L’indivisibilité est caractérisée entre l’ordonnance du 20 décembre 2022 (n°RG 22/01149) et la tierce opposition, si bien qu’en conséquence, il y a lieu d’accueillir la demande de voir déclarer la rétractation de l’ordonnance opposable à l’ensemble des parties à la présente instance.
* Sur les dépens de l’instance
Aux termes de l’article 696 du code de procédure civile, la partie perdante est condamnée aux dépens, à moins que le juge, par décision motivée, n’en mette la totalité ou une
fraction à la charge d’une autre partie.
Les consorts [Y], qui succombent en leurs demandes, seront tenus au paiement des entiers dépens de l’instance.
* Sur les frais irrépétibles non compris dans les dépens de l’instance
Aux termes de l’article 700 du code de procédure civile, le juge condamne la partie tenue aux dépens ou qui perd son procès à payer à l’autre partie la somme qu’il détermine, au titre des frais exposés et non compris dans les dépens. Dans tous les cas, le juge tient compte de l’équité ou de la situation économique de la partie condamnée. Il peut, même d’office, pour des raisons tirées des mêmes considérations, dire qu’il n’y a pas lieu à ces condamnations.

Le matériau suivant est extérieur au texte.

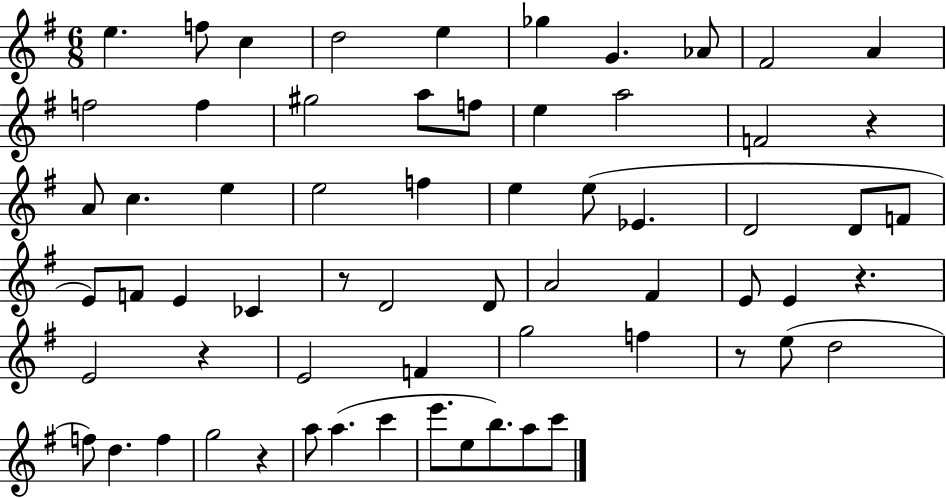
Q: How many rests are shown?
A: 6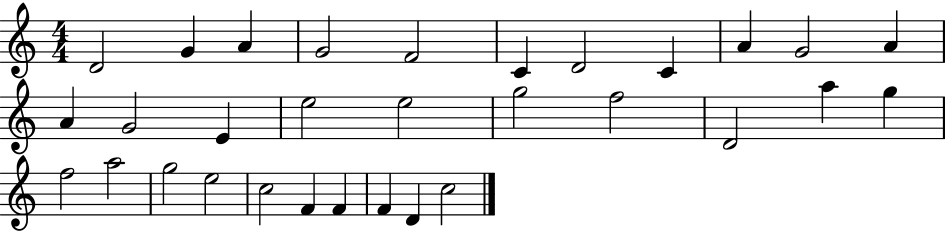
{
  \clef treble
  \numericTimeSignature
  \time 4/4
  \key c \major
  d'2 g'4 a'4 | g'2 f'2 | c'4 d'2 c'4 | a'4 g'2 a'4 | \break a'4 g'2 e'4 | e''2 e''2 | g''2 f''2 | d'2 a''4 g''4 | \break f''2 a''2 | g''2 e''2 | c''2 f'4 f'4 | f'4 d'4 c''2 | \break \bar "|."
}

Compte tenu du contexte, l’équité commande de faire application de ce texte au profit des parties demanderesses qui ont été contrainte d’exposer des frais irrépétibles non compris dans les dépens de l’instance afin de faire valoir leurs droits en justice.
Il y a lieu de condamner in solidum Madame [J] [Z], épouse [Y], Monsieur [F] [Y], Madame [K] [Y], Monsieur [C] [Y] à payer la somme de 700 euros à chacun des demandeurs sur le fondement de l’article 700 du code de procédure civile, intégrant l’ensemble des frais engagés par eux aux fins de pouvoir introduire la présente instance.
Les consorts [Y] seront également condamnés in solidum à verser la somme de 3.000 euros à la SCI SEILHEILA DU CORDIE représentée par Maître [I]
PAR CES MOTIFS,
Nous, Monsieur Robin PLANES, premier vice président adjoint du tribunal judiciaire de TOULOUSE, statuant en qualité de juge des référés, publiquement, par mise à disposition au greffe, par ordonnance réputée contradictoire et en premier ressort,
AU PRINCIPAL, RENVOYONS les parties à se pourvoir ainsi qu’elles aviseront, mais
d’ores et déjà :
DISONS que Madame [M] [A], Monsieur [G] [X], Madame [B] [O], Madame [R] [V], Monsieur [N] [U], Monsieur [S] [L] et Madame [T] [H] justifient de leur qualité et de leur intérêt à agir en tierce opposition ;
ECARTONS les fins de non-recevoir soulevées par Madame [J] [Z], épouse [Y], Monsieur [F] [Y], Madame [K] [Y], Monsieur [C] [Y] ;
DISONS que l’action en tierce opposition formée par Madame [M] [A], Monsieur [G] [X], Madame [B] [O], Madame [R] [V], Monsieur [N] [U], Monsieur [S] [L] et Madame [T] [H] est recevable ;
RETRACTONS l’ordonnance rendue par le juge des référés du tribunal judiciaire de Toulouse le 20 décembre 2022 (n°RG 22/01149) ;
DISONS que cette rétractation de l’ordonnance rendue par le juge des référés du tribunal judiciaire de Toulouse le 20 décembre 2022 (n°RG 22/01149) est opposable à l’ensemble des parties à la présente instance ;
CONDAMNONS in solidum Madame [J] [Z], épouse [Y], Monsieur [F] [Y], Madame [K] [Y], Monsieur [C] [Y] à verser à Madame [M] [A], Monsieur [G] [X], Madame [B] [O], Madame [R] [V], Monsieur [N] [U], Monsieur [S] [L] et Madame [T] [H], la somme de 700 euros (SEPT CENTS EUROS) chacun au titre des frais irrépétibles non compris dans les dépens de l’instance ;
REJETONS toutes autres ou surplus de prétentions ;
CONDAMNONS in solidum Madame [J] [Z], épouse [Y], Monsieur [F] [Y], Madame [K] [Y], Monsieur [C] [Y] aux entiers dépens de la présente instance ;
RAPPELONS que la présente ordonnance est exécutoire de droit.
Ainsi jugé et mis à disposition le 28 avril 2026.